Eveline Gygax, die Chefin des Puffs im anderen Haus des alten Scherers kam am nächsten Morgen höchstselbst an den Mühlesteg eins, elegant aufgetakelt und gerüstet wie ein Schlachtschiff, welches es mit jeder Dame vom Sonnenberg der Stadt aufnehmen wollte. Den groben Gusti, der sie am Arm begleitete, hätte man kaum mehr erkannt. Dieses Mal fand er die Glocke und läutete höflich, anstatt an die Türe zu poltern. Ida öffnete und bat die beiden herein, aber schon im Treppenhaus begann die heftige Vorstellung:

«Fräulein Scherer, Sie wissen bestens wer ich bin. Von Ihnen werde ich mir nicht vorschreiben lassen, wie ich meine Mädchen abrichte. Die Fleure gehört mir und Gustav hat sie zu Recht bestraft, wenn sie nicht pariert, wie es sich gehört. Jetzt hole ich sie mir.»

Ida machte nur einen kleinen Versuch, die beiden farbigen Vögel zum vernünftigen Gespräch höflich in ihre Wohnstube zu lotsen. Die Puffmutter hatte eben gerade hinaus erklärt, was sie wollte und versuchte Ida zur Seite zu schieben, um nach oben zu den Beerlis zu gelangen und Yvonne aus dem Bett ihrer Mutter zu zerren. Aber Ida stand höher auf der Treppe und so leicht ist auch an einer jungen Schererin kein Vorbeikommen.

Als sie merkte, dass sie ins Hintertreffen geraten könnte, bröckelte die Fassade des aufgetakelten Schlachtrosses.

«Hört Fräulein Scherer, Sie sind vielleicht hier der Chef, aber auf der anderen Seite des gedeckten Brückchens habe ich das Sagen!»

«Also mit dem Fräulein machen Sie sich nur lächerlich, Frau Gygax. Ich bin ebenso wenig ein Fräulein wie Sie selbst. Aber wer was zu sagen hat in unseren Häusern, werden wir noch sehen! Frau Gygax, Ich muss Sie bitten, mein Haus sofort zu verlassen!»

Da setzten Flüche ein, wie sie nicht einmal Grobgusti gewusst hätte, und die hohen Absätze der Puffmutter klackten auf dem Pflaster und über das gedeckte Brückchen. Noch als sie im Haus verschwunden war, hörte man sie lauthals schimpfen und wettern.

Am Abend erschien der alte Scherer in seinem Haus auf der anderen Seite des gedeckten Brückchens. Die Puffmutter wollte ihn keilen aber geriet offensichtlich an den Falschen. Ida und die Frauen des Mühlesteg eins standen vor der Haustüre und guckten, als die Bordellchefin und Grobgusti ihren Plunder und grosse Koffern auf eine Kutsche packten und in Richtung Bern abreisten, woher Eveline Gygax ursprünglich stammte.

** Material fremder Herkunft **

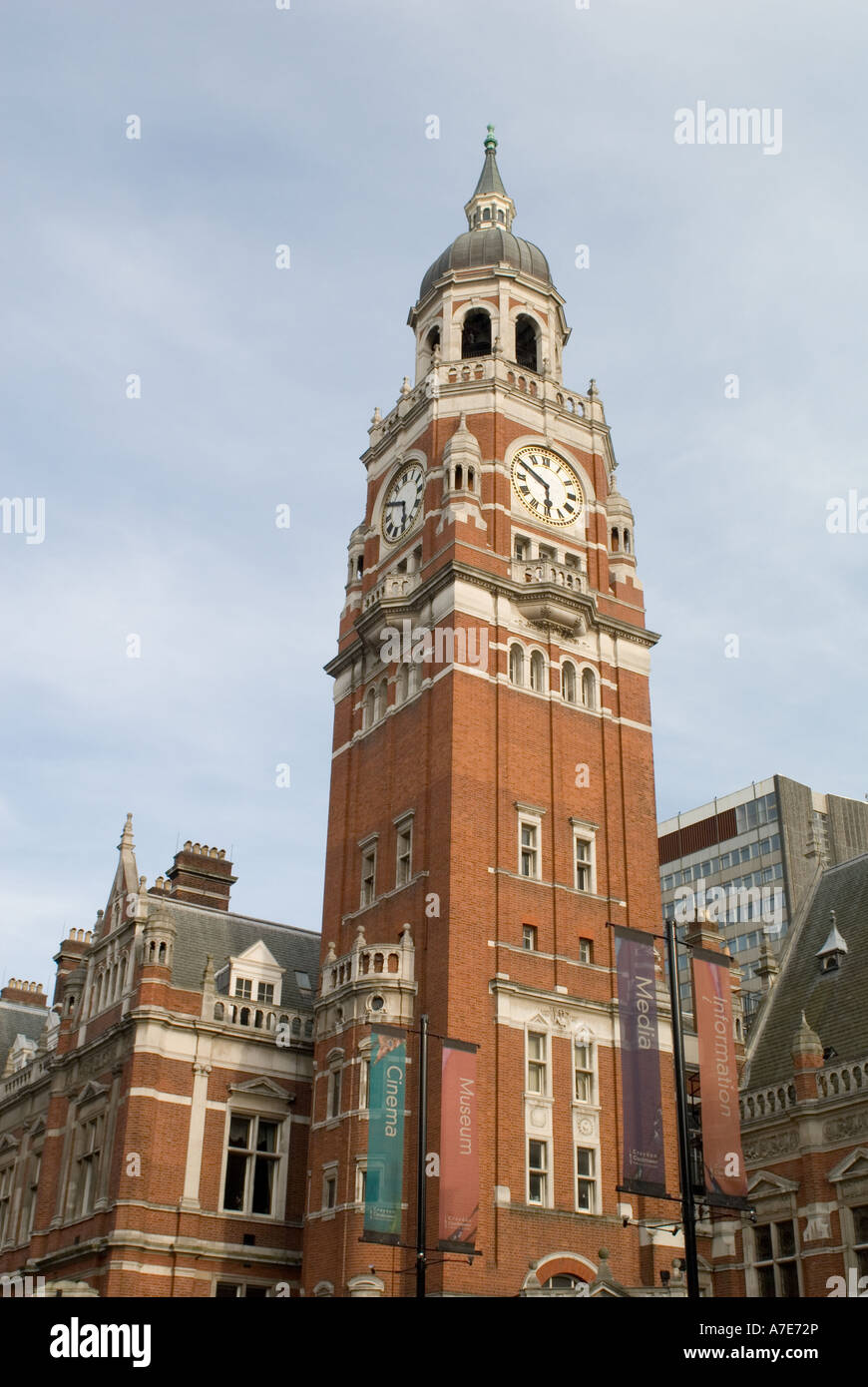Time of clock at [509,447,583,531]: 5:50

Und immer noch standen und schauten sie hinüber als der alte Scherer kurze Zeit später aus dem anderen Haus über das gedeckte Brückchen zu seiner grossen Kebsfamilie kam. Ida umarmte ihren Vater. Sie trug dabei auch ihre kleinen Kinder und drückte nun alle drei ganz fest. Der alte Scherer machte sich los. Er hielt seine Tochter etwas von sich, blickte sie fast neugierig an und sagte so, dass alle es hören mussten:

«Jetzt bist Du die Chefin beider Häuser, hörst Du!»

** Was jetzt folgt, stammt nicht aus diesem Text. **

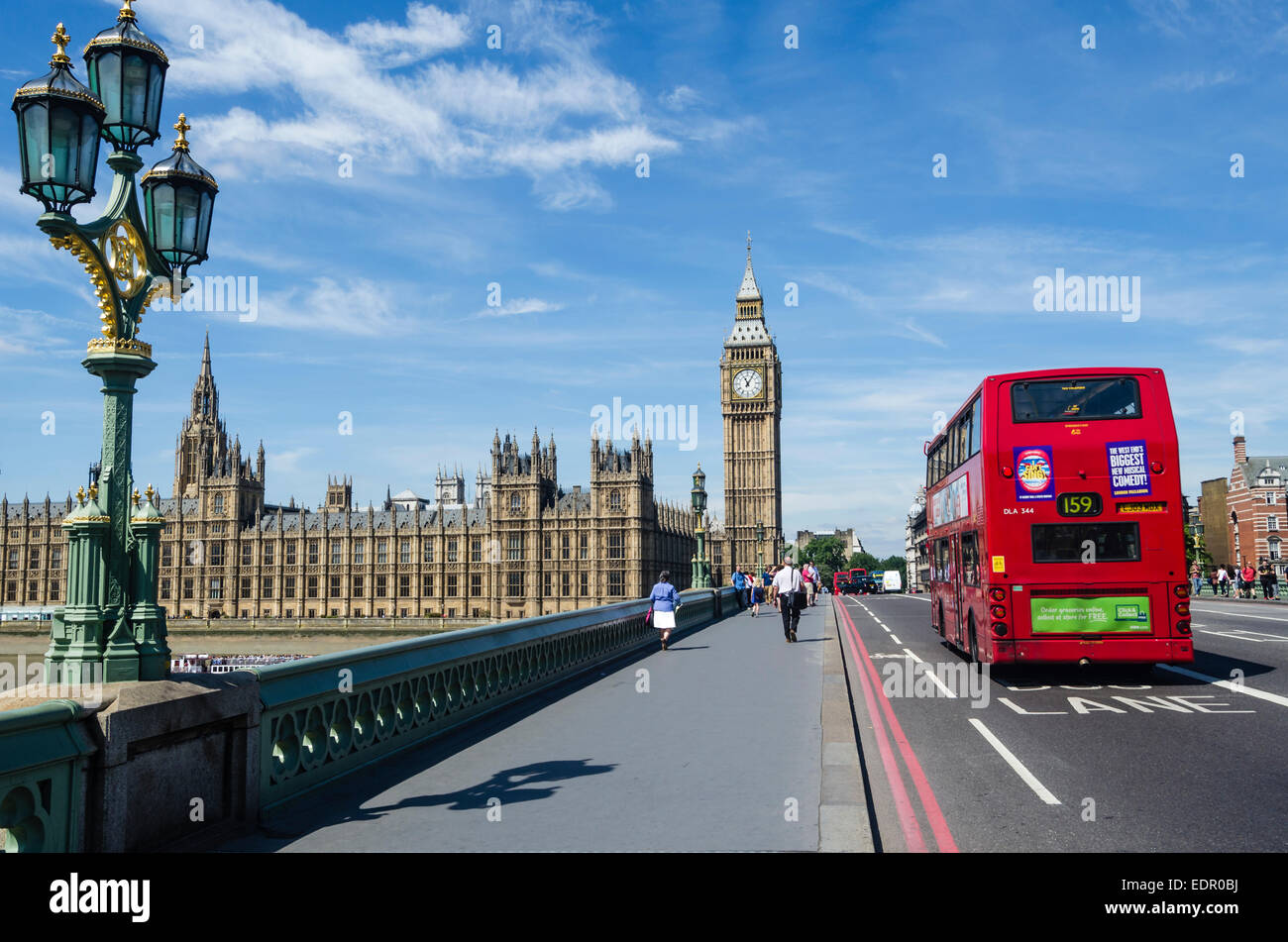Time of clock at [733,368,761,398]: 11:05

Bald verkündete auf der Oetenbachseite des gedeckten Brückchens eine nachts elektrisch beleuchtete Schrift mit roten Buchstaben offiziell, in welchem Haus sich die Rache des Vaters befindet. Die meisten dachten wohl an eine andere Form der Rache oder hatten sonst etwas im Sinne, wenn sie dort ins Puff gingen. Und überhaupt: Wer rächte sich da an wem?